The Hookup Equation (Loveless Brothers 4) - Page 123

“Are you pure of heart?” she asks.

“No,” I say. It’s instant, the word bypassing my brain and going directly to my mouth, a truth spoken straight from the heart.

It’s not the answer she was expecting.

“Of course I’m not,” I say, going on even though I know I’m giving the wrong answer to this question. “I slept with you while you were a student. I wanted what I shouldn’t have. I took what wasn’t mine to take. I lusted after you before I even knew your name and if you gave me half a chance I’d do it all again. No, I’m not pure of heart.”

Now she’s got her eyes closed, one hand to her forehead, and I think she might be smiling.

“I’m not pure of anything,” I say.

“That was a really weird question, wasn’t it?” she says.

“A little,” I admit.

“Can I try again?”

“Always.”

“Why’d you write the letter?”

I wonder, for a moment, if this question also has a right answer that I don’t know, if I’ve wandered into a labyrinth with a sphinx at the center, and to get past it to Thalia I’ve got to outsmart it.

But then, I open my mouth and the truth pours out.

“It’ll be easier for me to start over than for you,” I say, simply. “Because I already have a post-graduate degree and I can find some other job. Because I didn’t want to throw your life off track.”

I hold out one hand, palm up. Slowly, she takes it, and I fold her small hand into mine, hold on tight.

“And because it was my responsibility and I fucked up,” I go on, just as she looks up at me.

“Caleb —" she starts, exasperated.

“It was literally my job not to sleep with students,” I remind her. “I’m older, I’m allegedly wiser, I was in charge. It was my job to be in control and do what was right and I didn’t. You can say what you want, but it was my job and I fucked it up, and that means I should be the one to take the fall.”

Her hand is a fist inside mine and I squeeze it, fit my fingers to her knuckles.

“I’m sorry,” she says.

“Don’t be.”

“It doesn’t feel right,” she admits, her eyes on our hands, and she swallows hard, takes a deep breath. “This wasn’t something that you did to me. We did this together. I knew what I was doing when I kissed you in the hospital, and when I gave you that bottle of wine, and when I saw you at the organ concert and went over to flirt with you —”

“And I understood the consequences,” I tell her. “I knew precisely what I was risking when I invited you over for dinner, and I was in full possession of my faculties when I did it anyway.”

“Still,” she whispers.

“I wanted to be with you more than I wanted to be a professor,” I say. “That’s all. In the end, it was that simple. There are other jobs but there’s no one else like you.”

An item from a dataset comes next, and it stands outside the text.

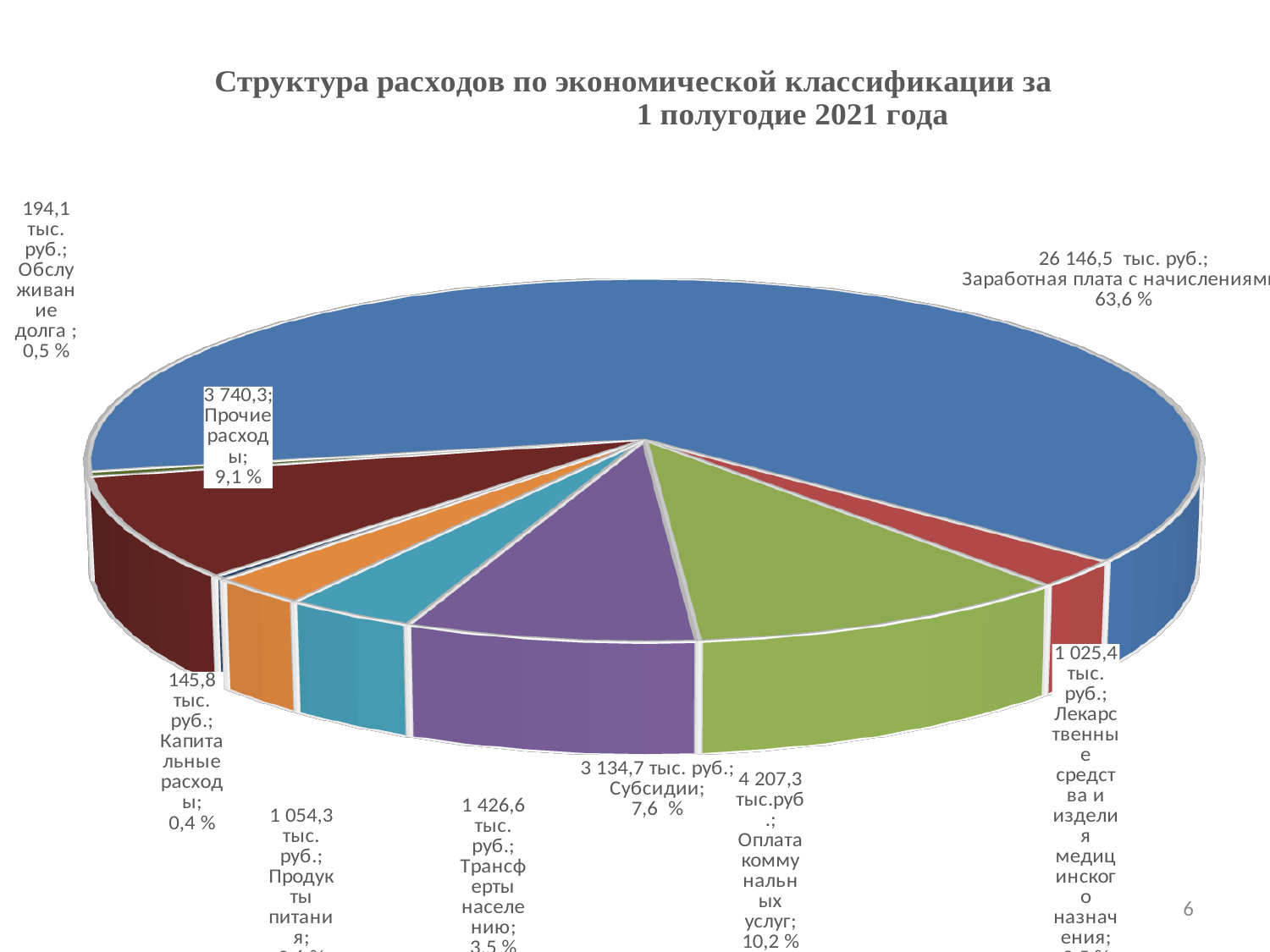
What share of the pie does Прочие расходы take? 9,1 % Which is larger, Оплата коммунальных услуг or Субсидии? Оплата коммунальных услуг What share of the pie does Заработная плата с начислениями take? 63,6 % What is the value for Капитальные расходы? 145,8 тыс. руб. What kind of chart is shown on the slide? pie chart Which category has the smallest slice of the pie? Капитальные расходы What share of the pie does Субсидии take? 7,6 % What is the title of the chart? Структура расходов по экономической классификации за 1 полугодие 2021 года Which category has the largest slice of the pie? Заработная плата с начислениями How many categories are shown in the pie chart? 9 What is the value for Оплата коммунальных услуг? 4 207,3 тыс.руб. What is the value for Заработная плата с начислениями? 26 146,5 тыс. руб.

Thalia just sighs quietly, looking down at our hands and I look at her and finally, finally, the words I’ve been searching for this past week start pouring out.

“I thought I had what I wanted,” I tell her, slowly, blindly. I speak like I’m cutting myself open and words are coming out instead of blood. “But then, there you were, hiding in the men’s bathroom.”

“God,” she mutters, but I think she’s laughing.

“Until then I thought I wanted to teach and publish papers and go on coffee dates with women who wore flannel, but I was done before you were out the window,” I tell her. “Because it turns out that none of that can hold a candle to you telling me that you like believing in magic for the space of a second, or that sea monsters were really just oarfish, or that you suspect werewolves want to howl at the moon even when they’re human. I want to live my life next to you. That’s all.”

“I was really sure you thought I was a lunatic,” she says.

“I should have told you about the letter,” I say, and I close my eyes, lean my head down to hers, her hair warm and smooth against my forehead. “I’m sorry. I was afraid you’d try to do something and wouldn’t let me.”

“I probably would have,” she admits.

She breathes. She offers me her other hand as well.

“I’m sorry I got so angry,” she says. “But I really want — I mean, you’re — “

Thalia takes a deep breath, pulls away, looks up at me.

“I want to be next to you too,” she says, simply. “That’s all. This is once-in-a-lifetime, and I know it, and you know it, and I don’t want it to be me and you. I want it to be us. Always.”